Paul Casanova & the immortal Choo Choo Coleman
   18. Brian C Posted: August 14, 2021 at 05:49 PM (#6034406)
And sure, the bit about one pitch's effect on a career is well over the top. Maybe, maybe on rare occasion -- Buckner's error may not have had that big an effect but it's viewed as the defining moment of his career. Caught looking b9 in game 7 with the tying run on could have consequences.

When I first read that bit, my mind immediately went to cup-of-coffee type fringe major leaguers, who may only get a handful or so of PA, or for pitchers, face a handful of batters. Not established major leaguers.
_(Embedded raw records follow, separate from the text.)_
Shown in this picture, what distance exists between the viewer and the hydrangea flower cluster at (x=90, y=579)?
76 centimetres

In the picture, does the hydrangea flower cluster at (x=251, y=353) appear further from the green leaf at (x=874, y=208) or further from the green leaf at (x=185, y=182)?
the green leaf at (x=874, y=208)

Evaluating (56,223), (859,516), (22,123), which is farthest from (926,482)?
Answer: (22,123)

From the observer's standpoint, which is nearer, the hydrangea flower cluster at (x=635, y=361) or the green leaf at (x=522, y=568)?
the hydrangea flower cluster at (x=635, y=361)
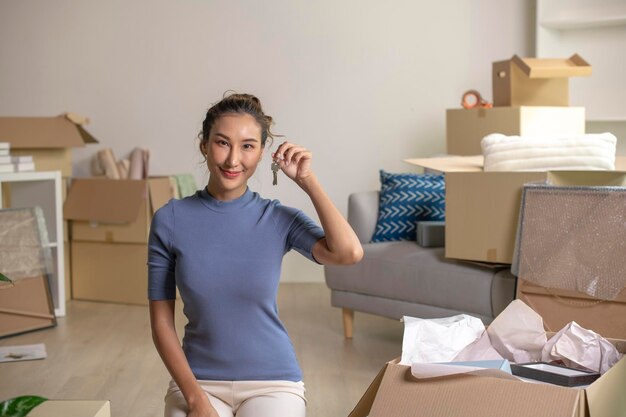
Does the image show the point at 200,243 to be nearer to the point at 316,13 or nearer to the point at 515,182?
Result: the point at 515,182

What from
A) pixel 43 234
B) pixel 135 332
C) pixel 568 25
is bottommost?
pixel 135 332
Still hyperbole, obviously, but more defensible.
   19. gef the talking mongoose, peppery hostile Posted: August 14, 2021 at 06:25 PM (#6034410)
Paul Casanova

Also occurred to me, but he's from Cuba, so I think of him as Hispanic rather than Black for purposes of categorizing ballplayers.
   20. John Northey Posted: August 14, 2021 at 10:28 PM (#6034442)
The way I see it is the effect is small as the bias is probably small too - the type most don't notice. For example, when someone is hiring a person for a job they often hire people who make them think of themselves. Often not on purpose, but when the edge between 2 people is too small to decide you go with the familiar. I suspect the same applies here - if a pitch is 50-50 in the umps mind they go with unconscious biases - ie: this guy has a rep for good judgement so I give him the call, or that guy has a rep for swinging at bad pitches so I'll call it a strike. Mix that with racial stereotypes and you can easily get bad calls coming up racial, and also get those biases cooked in by the players who get the bad calls having more K's and fewer walks.

Robo-umps ASAP please. Make it so this is irrelevant in the majors and ideally wherever you can in the minors as well. I HATE seeing bad calls regardless of who it favors (the Jays had a painful game recently with the final out being on a pitch at least an inch or two outside the strike zone).
   21. we all water; we all 57i66135 Posted: August 14, 2021 at 10:42 PM (#6034444)
Which way were the Derek Jeter at-bats measured?
i think that answer depends on which grocery store you went to most recently, assuming they don't use plastic bags.
   22. Starring Bradley Scotchman as RMc Posted: August 15, 2021 at 03:59 PM (#6034504)
his mother, Suzanne Jeanson, is Franco-Manitoban.

I used to love her spaghetti as a kid!